I noticed that fields of ctx that we populate in the forward method of an autograd.Function in order to use them in the backward pass are not automatically released by the framework. As a workaround I am currently manually deleting those fields in the backward method. Is this a wanted behavior ?

The fields that you populate in ctx are deleted when the computational graph itself is deleted.
You can see it in the following code snippet:

import torch
from torch.autograd import Variable, Function

import weakref

my_ref = None

class MyFunc(Function):
    def forward(ctx, inp):
        a = torch.rand(2)
        global my_ref
        my_ref = weakref.ref(a)
        ctx.a = a
        print("Ref in forward: ", my_ref())
        return inp.clone()

    def backward(ctx, gO):
        print("Ref in backward: ", my_ref())
        return gO.clone()

def get_loss():
    inp = Variable(torch.rand(10), requires_grad=True)
    out = MyFunc.apply(inp)
    return out.sum()

loss = get_loss()
print("Ref before backward: ", my_ref()) # returns the Tensor
print("Ref after backward: ", my_ref()) # returns the Tensor
del loss
print("Ref after del loss: ", my_ref()) # returns None

@albanD do I cause any harm if I delete the fields at the end of backward? E.g., I noticed that gradcheck will not work anymore if I do so, since apparently calls backward more than once per forward call. Are you relying in the framework on having the fields in ctx (that I populate) available also after the first call to backward?
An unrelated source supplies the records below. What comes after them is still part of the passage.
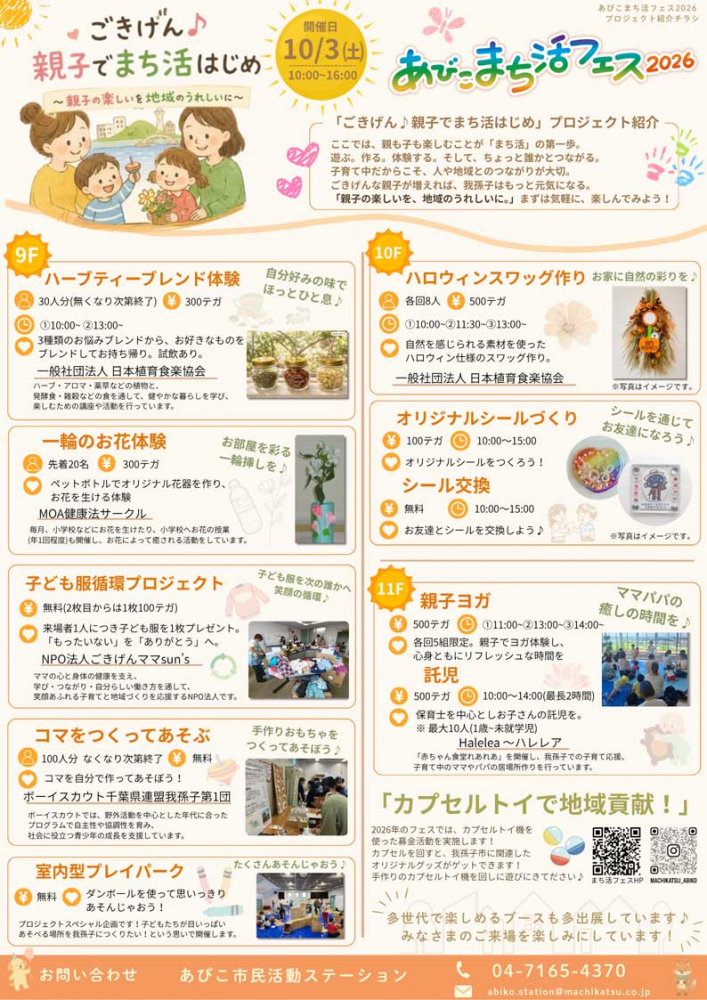 [あびこまち活フェス2026 プロジェクト紹介③]ごきげん♪親子でまち活はじめ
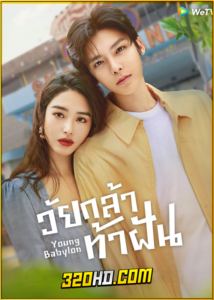 ดูซีรี่ย์จีน Young Babylon (2024) วัยกล้าท้าฝัน EP.1-26 ซับไทย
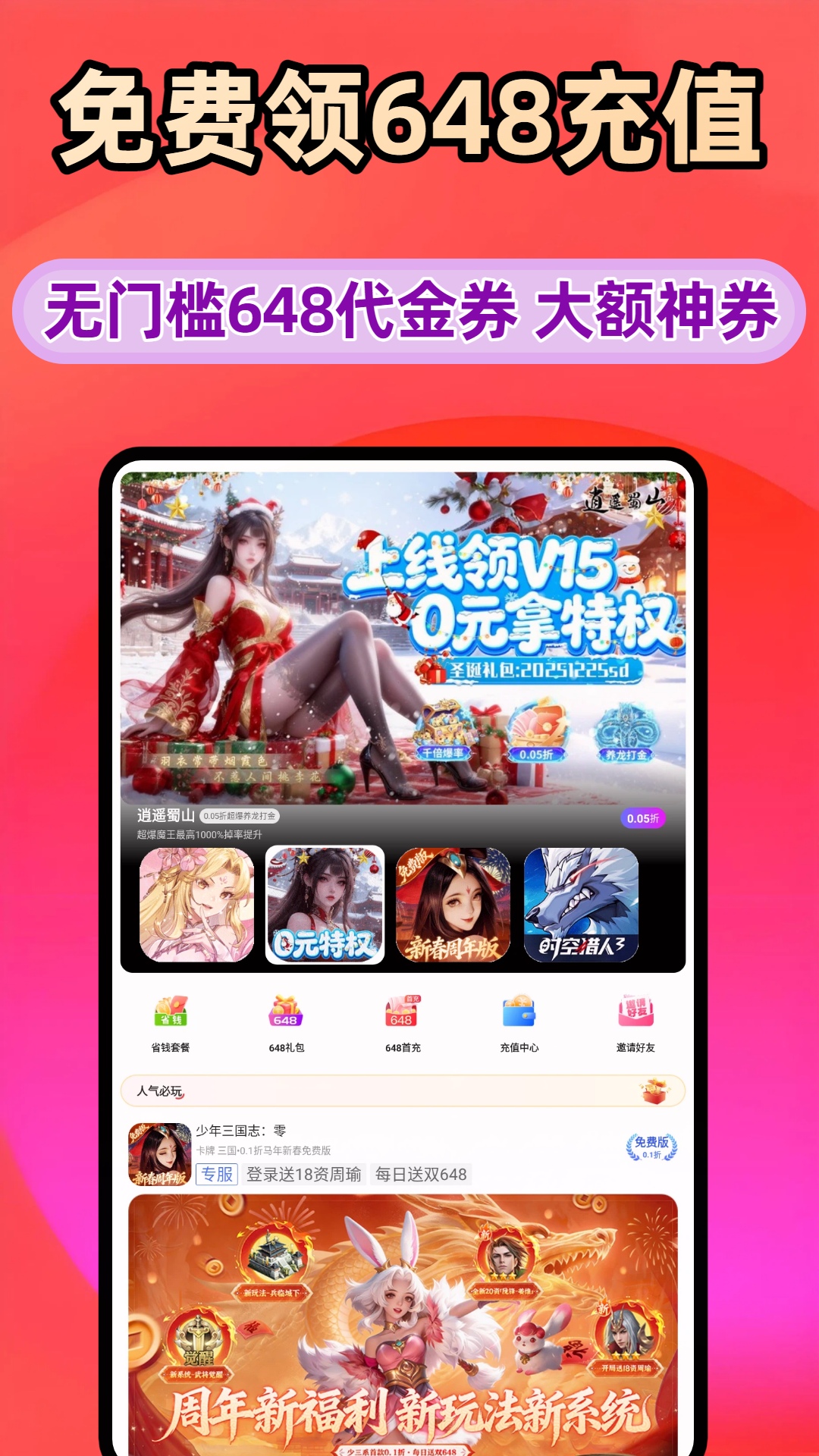 精彩截图-小点游戏2026官方新版
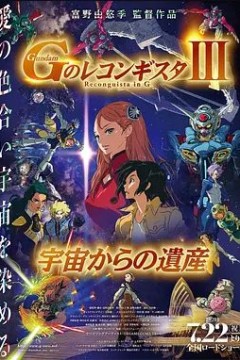 高达 G之复国运动 剧场版III 来自宇宙的遗产
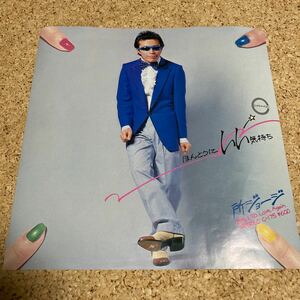 所ジョージ / ほんとうにいい気持ち / To Love Again / 7 レコード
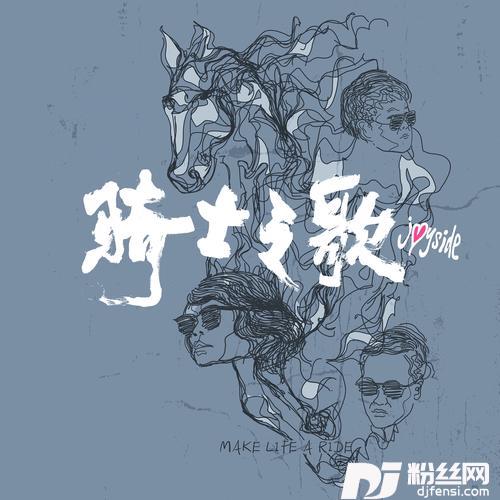 骑士之歌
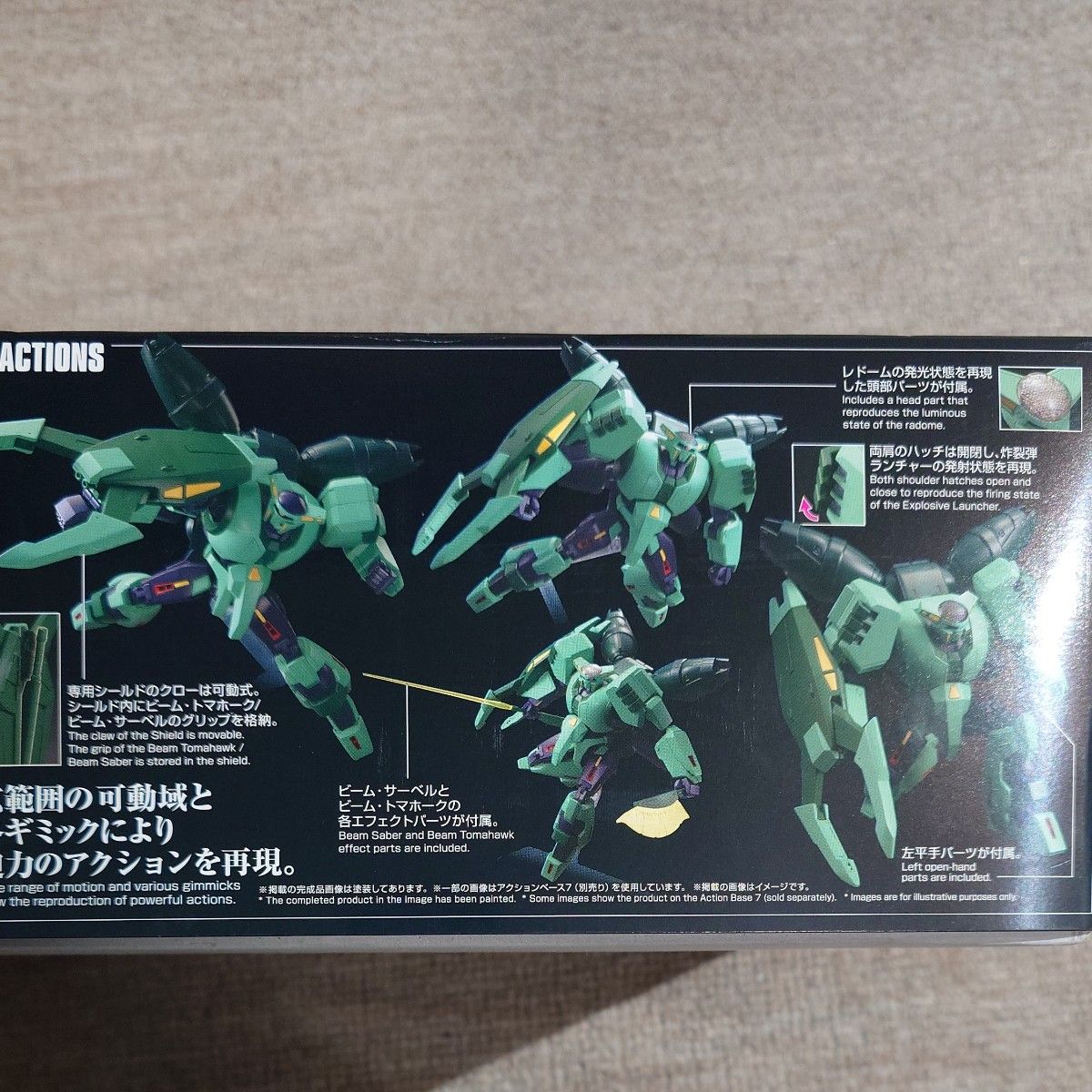 HGUC PMX-003 ジ・O PMX-002 ボリノーク・サマーン PMX-001 パラス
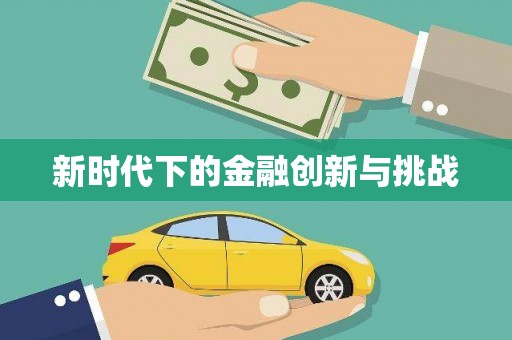 芒市新时代下的金融创新与挑战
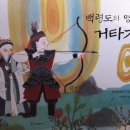 명궁출판사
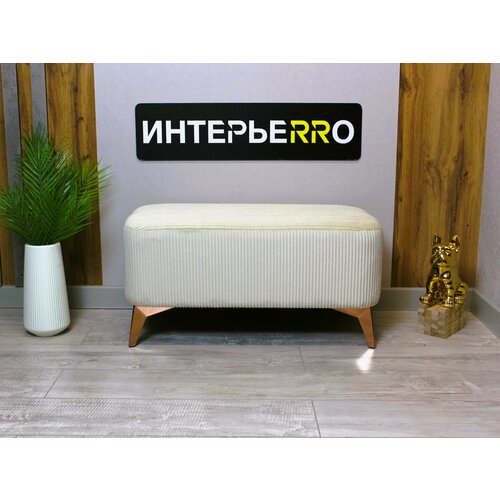 Пуфик для прихожей Монца медь 8200₽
Anything in the ctx field is considered as any computation buffer. So this buffer will be freed when the graph is not needed anymore. In the context of gradcheck, we run multiple backwards with retain_graph=True such that the buffers are kept and we can call backward multiple times on the same graph.
I don’t understand why do you want to delete them yourself?

Might be helpful in case I am very close to the gpu memory limit and ctx holds a large buffer. In that case, I might need to free a large buffer in ctx before creating the backward buffer to prevent out-of-memory issues.

If you were doing that, your backward function won’t be able to be called twice (even with the retain_grad=True flag) which is not correct.